Friday, December 17, 2010

The plot thickens (as the skin gets thinner)

A paper published online today in the Journal of Allergy and Clinical Immunology changes our picture of skin barrier defects in eczema. A large research group (from eight institutions, including six in the U.S. and two in Germany) has shown that there is another upper skin layer protein besides filaggrin that, when mutated, is a likely cause of eczema.

The newly fingered culprit, claudin-1, is a component of "tight junctions," which bind neighboring cells together and form a seal against permeating allergens and pathogens. Tight junctions occur in the layers of the skin BELOW the stratum corneum. It is in the stratum corneum that filaggrin performs its job of flattening skin cells and getting digested into "natural moisturizing factor."

The paper is pretty comprehensive. The scientists found that
  • the skin of patients with eczema contains much less claudin-1 than skin from "normal" people 
  • afflicted skin is much more porous to ions than normal skin
  • knocking out claudin-1 from skin cells increases the permeability of a layer of these cells
  • in patient samples, the less claudin-1 that is present, the higher the levels of IgE antibodies
  • and, in a population study, there are several point mutations of the claudin-1 gene that are statistically associated with eczema.
There are also several aspects of the research that are important to patients with eczema:

I saw in the funding acknowledgements that the lead author, Anna De Benedetto, and the senior author, Lisa Beck, both from the University of Rochester (NY), were funded to some extent by the National Eczema Association. Go NEA!

In the research, the authors made extensive use of samples from the Atopic Dermatitis Research Network, which is the precursor of the Atopic Dermatitis Vaccinia Network (a $32 million behemoth of a project that is 100x larger than the average NIH-funded eczema grant).

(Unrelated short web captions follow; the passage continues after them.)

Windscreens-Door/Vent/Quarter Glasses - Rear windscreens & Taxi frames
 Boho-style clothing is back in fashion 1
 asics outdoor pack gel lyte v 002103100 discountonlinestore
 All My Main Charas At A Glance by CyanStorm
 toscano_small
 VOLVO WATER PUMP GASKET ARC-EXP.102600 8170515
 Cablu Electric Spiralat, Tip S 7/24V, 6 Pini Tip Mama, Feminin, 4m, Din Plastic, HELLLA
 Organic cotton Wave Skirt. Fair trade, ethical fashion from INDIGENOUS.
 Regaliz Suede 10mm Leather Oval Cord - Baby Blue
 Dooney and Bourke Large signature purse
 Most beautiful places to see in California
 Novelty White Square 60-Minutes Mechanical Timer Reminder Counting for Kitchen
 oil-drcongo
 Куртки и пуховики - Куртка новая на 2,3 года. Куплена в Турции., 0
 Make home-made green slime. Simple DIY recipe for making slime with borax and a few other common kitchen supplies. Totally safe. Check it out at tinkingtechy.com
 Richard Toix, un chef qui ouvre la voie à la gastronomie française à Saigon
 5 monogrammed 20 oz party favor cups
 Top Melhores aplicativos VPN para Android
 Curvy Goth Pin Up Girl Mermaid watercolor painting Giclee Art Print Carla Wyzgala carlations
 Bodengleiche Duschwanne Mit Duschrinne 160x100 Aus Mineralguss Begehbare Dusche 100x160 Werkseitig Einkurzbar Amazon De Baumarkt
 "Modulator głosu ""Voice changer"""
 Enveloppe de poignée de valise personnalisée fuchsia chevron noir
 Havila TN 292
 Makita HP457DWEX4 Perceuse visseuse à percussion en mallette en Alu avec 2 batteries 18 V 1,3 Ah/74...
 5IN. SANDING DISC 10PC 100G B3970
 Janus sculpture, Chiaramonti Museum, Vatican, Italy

And I note that the University of Rochester has applied for a patent for the concept of using drugs to stimulate claudin-1 expression in the skin as a method for eczema treatment. It's funny; I've spent time as an engineer in industry and I work all the time with technology transfer and startup companies, but I was raised in a family with decided socialist tendencies, one of these being a knee-jerk anti-industry outlook. Or maybe that's just me. While I've learned to see that not all capitalism is evil--for instance, what would I do without Aveeno, or the companies that manufacture my steroid ointment? And don't I like my iPhone and the MacBook I'm typing this on?--my immediate reaction upon learning that a university has taken out a patent is to think "The greedy so-and-sos."

But that is misguided. And I quickly readjust; a patent is absolutely necessary to protect the intellectual property in a case like this. In the end, if a claudin-1 stimulant is an effective treatment for eczema, it will be a company that has to develop it and take it through clinical trials, which are horrendously expensive. (The rule of thumb is that it costs $1 billion to get a new drug approved by the FDA.) No pharmaceutical company or venture capitalist will invest in a drug lead for which the intellectual property isn't secure. It is good for you and me that the University of Rochester has immediately begun the patent process.

1 comment:

  1. What we need is a successful entrepreneur who has eczema to throw billions of dollars at a treatment/cure!